Catatan Kecil Kebangkitan Nasional 2015

Catatan Kecil Kebangkitan Nasional 2015

Oleh: Syaiful Rahman Soenaria, Vice President Ikatan Ahli Sarjana Indonesia dan Jerman

 

Istiqamah dalam menggagas dan melakukan advokasi gagasan alternatif terhadap pembangunan nasional di Indonesia yang lebih sesuai dengan Pancasila dan Konstitusi UUD 1945 menjadi sebuah keniscayaan.
Mengapa? Saat ini haluan kebijakan negara kita sudah sangat liberal, dan bisa saya katakan bahwa musuh yang nyata merongrong Pancasila saat ini adalah liberalisme.

_DATA TERKUMPUL:_
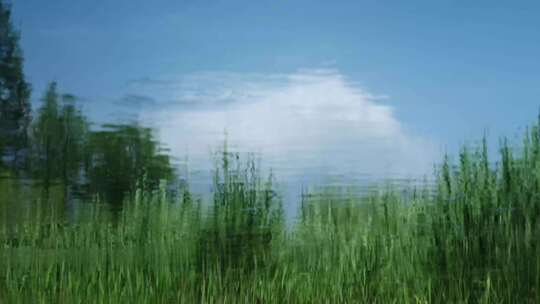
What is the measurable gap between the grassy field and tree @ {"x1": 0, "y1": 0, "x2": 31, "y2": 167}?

_PERMINTAAN 1:_ Dalam catatan tentang Kebangkitan Nasional, kalimat yang dimulai dengan "Istiqamah dalam menggagas" memuat beberapa kata berhuruf awal kapital. Sebutkan semuanya.
_PERMINTAAN 2:_ Lanjutkan catatan tentang Kebangkitan Nasional mulai dari kalimat sesudah kalimat terakhirnya.

_JAWABAN TERTULIS 1:_ Istiqamah, Indonesia, Pancasila, Konstitusi, UUD

_JAWABAN TERTULIS 2:_
Jauh ke belakang dimana liberalisme dicetuskan:
1. Hayek menggagas liberalisme tahun 1940-an terutama dalam bukunya Road to Serfdom karena suasana fasisme Nazi di Eropa yang menakutkan. Jadi konteks sosial di Eropa saat beliau menulis patut kita perhatikan, sama seperti Adam Smith yang menganjurkan Perdagangan Bebas 1776 sebagai kritik dan reaksi beliau terhadap Feodalisme di Eropa. Saya berhipotesis andai kedua beliau hidup kembali saat ini, akan melakukan revisi terhadap gagasan liberalisme dan perdagangan bebas.
2. Adapun Milton Friedman saya tak memperhitungkan beliau. Jelas tidak lama setelah dapat nobel ekonomi, beliau pidato di kampus: “Kadang orang memperoleh berkah dari kegagalan yang dialaminya. Contohnya saya: bila teori saya terbukti benar dan dijalankan negara/masyarakat, maka saya tidak akan dapat hadiah nobel. Saya berpandangan bank sentral itu tak perlu ada, serahkan ke mekanisme pasar. Karena teori saya tidak diakui/dijalankan orang, maka bank sentral tetap ada dan saya dapat hadiah nobel dari bank sentral Swedia.”
Kira-kira demikian isi pidatonya.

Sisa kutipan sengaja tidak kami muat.